Slounase treatment enhances hemostatic plug formation in the saphenous vein of hypocoagulant mice. WT mice were intravenously injected with control buffer or 1000 U/kg of heparin to induce a hypocoagulant condition. Subgroups of heparin-treated mice were also were given intravenous treatment with 1 U/kg of activated factor X, batroxobin and slounase. Hemostatic plug formation in the saphenous vein wall was assessed using laser-ablation cremaster arteriole hemostasis model under intravital microscopy as described. (A) Representative images of the saphenous vein in multi-channel prior to vascular injury (with a fluorescent background) are shown in the top panel.
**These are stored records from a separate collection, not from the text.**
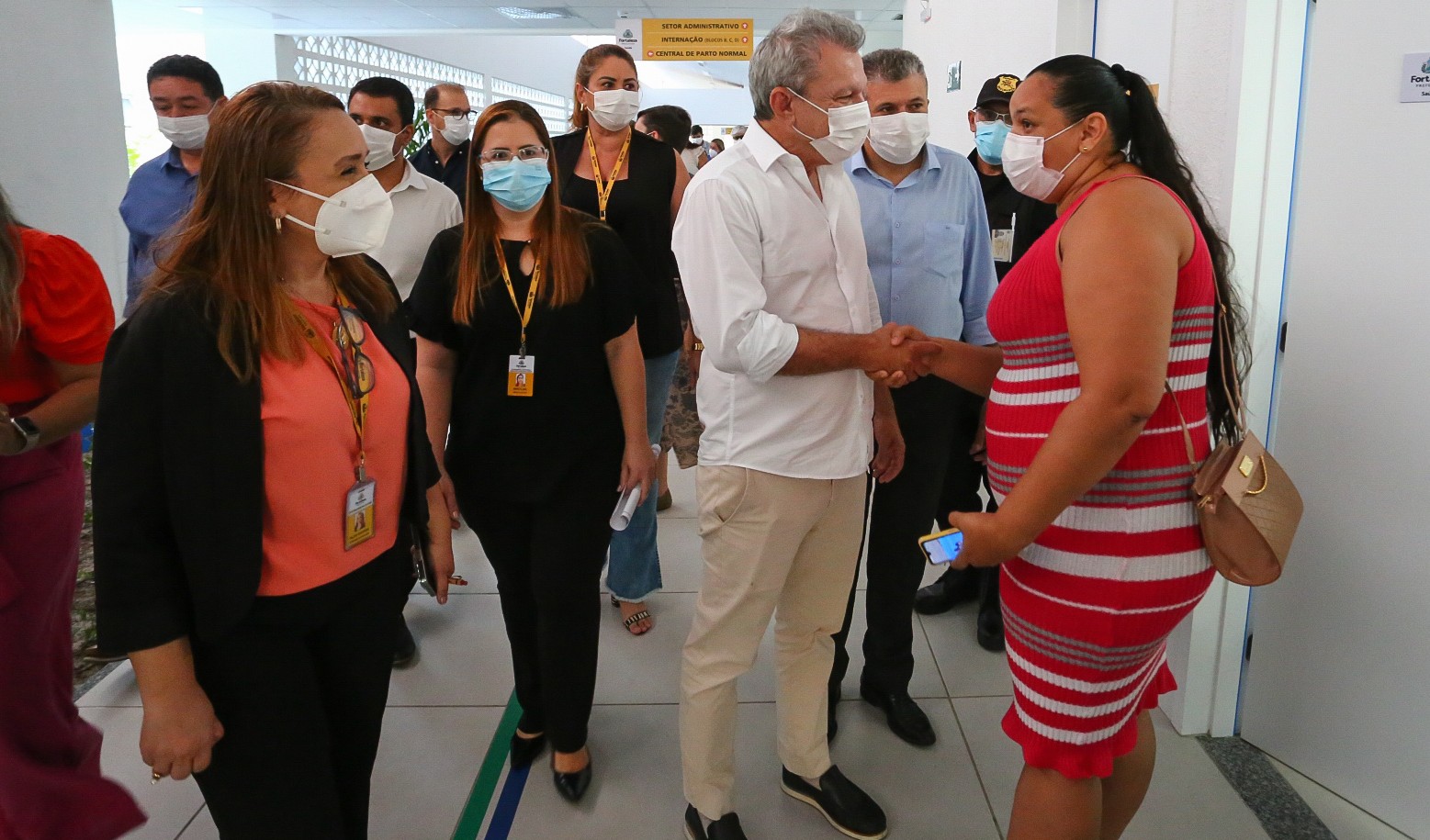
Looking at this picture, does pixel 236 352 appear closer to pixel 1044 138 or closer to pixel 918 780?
pixel 1044 138

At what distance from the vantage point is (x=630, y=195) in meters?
2.86

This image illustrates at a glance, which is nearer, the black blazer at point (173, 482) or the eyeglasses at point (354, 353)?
the black blazer at point (173, 482)

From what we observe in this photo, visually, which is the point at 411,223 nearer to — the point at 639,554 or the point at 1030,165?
the point at 639,554

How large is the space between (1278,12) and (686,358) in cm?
219

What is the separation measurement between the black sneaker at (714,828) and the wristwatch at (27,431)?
139 centimetres

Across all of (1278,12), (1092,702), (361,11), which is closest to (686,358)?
(1278,12)

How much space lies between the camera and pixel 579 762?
2.16 meters

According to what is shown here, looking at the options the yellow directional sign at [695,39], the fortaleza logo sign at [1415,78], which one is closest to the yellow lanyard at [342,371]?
the fortaleza logo sign at [1415,78]

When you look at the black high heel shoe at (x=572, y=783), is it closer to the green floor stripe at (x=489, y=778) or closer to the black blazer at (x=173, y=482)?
the green floor stripe at (x=489, y=778)

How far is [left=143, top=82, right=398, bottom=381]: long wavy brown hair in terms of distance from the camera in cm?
119

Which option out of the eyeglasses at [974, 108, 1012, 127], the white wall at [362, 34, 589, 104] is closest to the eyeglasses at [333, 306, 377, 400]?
the eyeglasses at [974, 108, 1012, 127]

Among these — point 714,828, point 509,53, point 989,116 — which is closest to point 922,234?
point 989,116

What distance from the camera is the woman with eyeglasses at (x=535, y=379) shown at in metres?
1.92

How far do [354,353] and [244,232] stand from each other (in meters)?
0.22
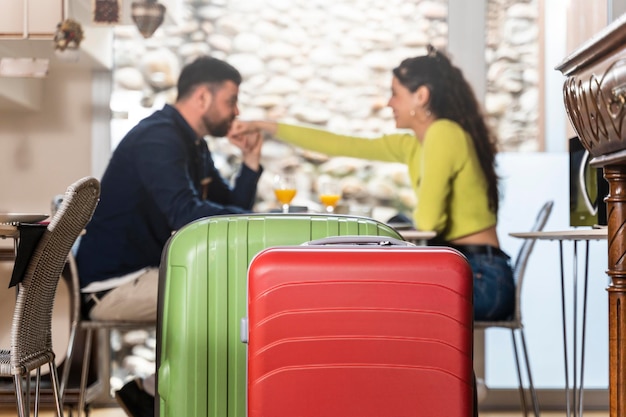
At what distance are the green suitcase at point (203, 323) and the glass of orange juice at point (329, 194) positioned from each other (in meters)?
2.18

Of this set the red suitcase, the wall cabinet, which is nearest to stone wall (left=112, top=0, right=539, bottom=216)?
the wall cabinet

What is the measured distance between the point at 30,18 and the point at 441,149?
1984 millimetres

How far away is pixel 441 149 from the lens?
4.29m

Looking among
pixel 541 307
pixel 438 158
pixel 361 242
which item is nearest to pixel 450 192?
pixel 438 158

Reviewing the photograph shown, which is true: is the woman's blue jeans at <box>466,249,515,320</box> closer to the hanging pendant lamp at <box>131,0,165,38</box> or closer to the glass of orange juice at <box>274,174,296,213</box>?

Representative images of hemostatic clot formation after vascular injury (2nd laser injury after the subtraction of the fluorescent background) in control WT mice, WT mice treated with heparin alone, or further treated with 1 U/kg of activated factor X, batroxobin or slounase, are shown below as indicated. Within the hemostatic plug that formed at the site of injury on the saphenous vessel wall, platelet accumulation is shown in green, fibrin formation is shown in red and composite images are shown in yellow. (B) Quantitative analysis of platelet accumulation and fibrin formation in the hemostatic clot with repetitive vascular injury to the saphenous vein. Times of vascular injury are indicated at 30 seconds and repeated at 5 and 10 minutes. The kinetic curves represent the relative platelet (top) and fibrin (bottom) fluorescent intensity (n = 6; 2 independent injuries in each mouse, 3 mice in each group). Slounase treatment in heparinized WT mice partially restored clot formation by enhancing platelet adhesion and accumulation as well as fibrin formation (P < 0.05) in the saphenous vein when compared with batroxobin and activated factor X treatment in heparin-treated hypocoagulant mice.

Figure 6.

Slounase treatment reduces total blood loss in the liver wound model. (A) Mice were treated with 1000U/kg of heparin followed by an intravenous injection with 1U/kg of slounase, batroxobin, or activated factor X respectively. Blood loss in mice was assessed using a pre-weighed filter paper following a needle injury to the left lobe of the mouse liver as described (top). Bleeding in hypocoagulant mice induced by heparin following the injury is shown (bottom). (B) Total amount of blood lost in mice treated with heparin alone or further treated with activated factor X, batroxobin or slounase. Slounase treatment effectively reduced the blood loss when compared to control buffer treatment in the hypocoagulant condition induced by heparin treatment (n = 5 mice /group, P < 0.05).